Don't Kill Off the Estate Tax
By Matthew Miller

(FORTUNE Magazine) – President Bush won't make his case this baldly in his maiden address to Congress next week, but the tacit battle cry of his tax plan is "leave no heir behind!" W.'s call to repeal the "death tax" reflects the clash of values that will rage all year in Washington. Now before you start calling me a socialist (I'm tipping my hand here), let's be straight with each other: My family would win big from an estate tax repeal. So would yours (the average net worth of a FORTUNE reader is $2.2 million). And so would Bush's and his Cabinet members'--their kids stand to gain an extra $200 million, according to my back-of-the-envelope calculations.

Let's transcend our mutual self-interest for a moment and commune as the fair-minded business people we pretend to be.
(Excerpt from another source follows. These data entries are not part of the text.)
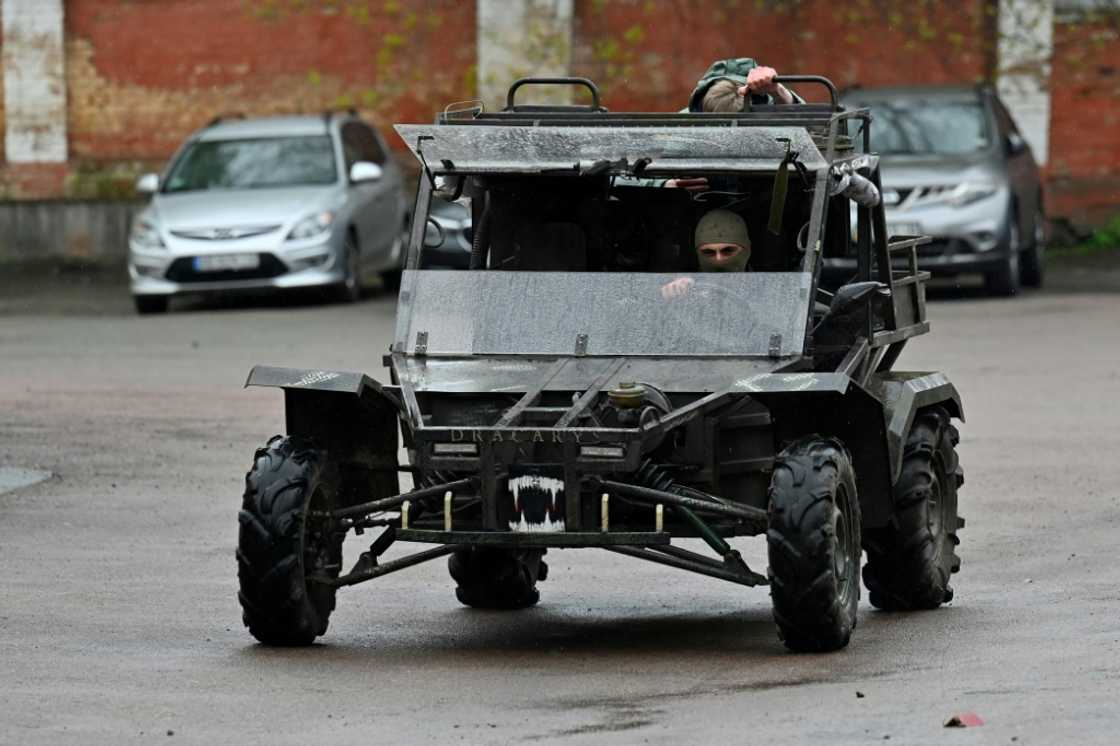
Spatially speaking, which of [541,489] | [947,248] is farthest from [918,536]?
[947,248]

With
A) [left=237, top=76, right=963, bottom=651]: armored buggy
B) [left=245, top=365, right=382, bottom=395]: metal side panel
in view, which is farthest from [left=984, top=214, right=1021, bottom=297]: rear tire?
[left=245, top=365, right=382, bottom=395]: metal side panel

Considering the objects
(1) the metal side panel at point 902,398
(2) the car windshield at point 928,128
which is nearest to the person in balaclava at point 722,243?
(1) the metal side panel at point 902,398

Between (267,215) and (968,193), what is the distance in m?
6.18

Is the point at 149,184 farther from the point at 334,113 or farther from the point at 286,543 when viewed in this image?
the point at 286,543

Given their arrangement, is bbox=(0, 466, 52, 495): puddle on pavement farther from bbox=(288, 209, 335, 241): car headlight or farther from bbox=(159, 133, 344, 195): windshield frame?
bbox=(159, 133, 344, 195): windshield frame

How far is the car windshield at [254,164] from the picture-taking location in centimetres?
2483

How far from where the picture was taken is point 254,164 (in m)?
25.1

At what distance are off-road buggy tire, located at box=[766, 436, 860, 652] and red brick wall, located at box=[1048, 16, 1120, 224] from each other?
21.6 metres

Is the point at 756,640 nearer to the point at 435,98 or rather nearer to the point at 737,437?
Result: the point at 737,437

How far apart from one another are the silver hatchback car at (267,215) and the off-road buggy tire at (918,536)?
14115 mm

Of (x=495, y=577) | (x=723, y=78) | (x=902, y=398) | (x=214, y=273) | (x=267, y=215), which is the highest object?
(x=723, y=78)

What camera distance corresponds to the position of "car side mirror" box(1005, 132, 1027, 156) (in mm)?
24109

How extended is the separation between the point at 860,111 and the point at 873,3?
65.4 ft

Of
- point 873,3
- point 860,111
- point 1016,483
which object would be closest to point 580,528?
point 860,111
First some facts: The $675,000 per person exemption (which will rise to $1 million by 2006) means that 98% of all estates aren't taxed; a few thousand families pay nearly half the tab; and few families have to hold fire sales to pay their estate tax bills--family farms or firms compose most of the value of just six in 10,000 estates. While Bush touts the death tax's 55% top marginal rate as proof of the scheme's confiscatory madness, by the time you factor in various exemptions, the effective rate on those estates is actually 17%.

The Republican Party's triumph in disguising a $30-billion-a-year boon for heirs is marketing genius of the highest order. The estate tax affects a sliver of the American aristocracy in ways that won't alter these scions' lifestyles. (Even a coalition of plutocrats, including Warren Buffett, is urging Bush to leave the tax in place.) W. needs to ask: Is it right to end the estate tax for the small number of heirs who bear its brunt?

The answer depends on whether you think politics should be about principles or about something down and dirty like justice. As White House economic advisor Larry Lindsey told me, it's easy to feel violated if you're taxed when you earn the money and again after you've saved it. Having the feds swarm in for one last bite after you've died takes statist lust too far.

But that admittedly powerful argument shouldn't end the debate. Politics is an endless series of pragmatic moral tradeoffs: Given our political and economic equilibrium, what should our next priorities be? Our new surpluses have emerged after two decades in which the rich have truly thrived. We should thus compare what $30 billion (rising to $60 billion after 2011) will do for a few wealthy children to what federal cash could do for, say, America's 43 million uninsured, or urban kids without preschool, or some other worthy cause. (Don't tell me you can't think of one.) Despite the President's pledge to "leave no child behind," his budget puts just two new dollars into schools and expanded health coverage for every $3 it hands back to heirs.

Seen this way, an estate tax repeal is hardly "compassionate"; it's not really "conservative" either. As conservative economist Irwin Stelzer argues, it is a contradiction for the right wing to oppose affirmative action and estate taxes. If you're against giving certain groups advantages because of an arbitrary trait like race, how can you be in favor of preserving advantages for others because of an arbitrary asset like rich parents?

But then, no one said the class war would be pretty. Especially inside my own family. My Republican relatives are thrilled by the impending return of "our money." Me, I tell my in-laws that I can't wait until the day America has banished poverty--at that point, I'll gladly crusade against today's unholy denial of heirs' rights. In the meantime, of course, someone has to have the courage to be the idiot son-in-law.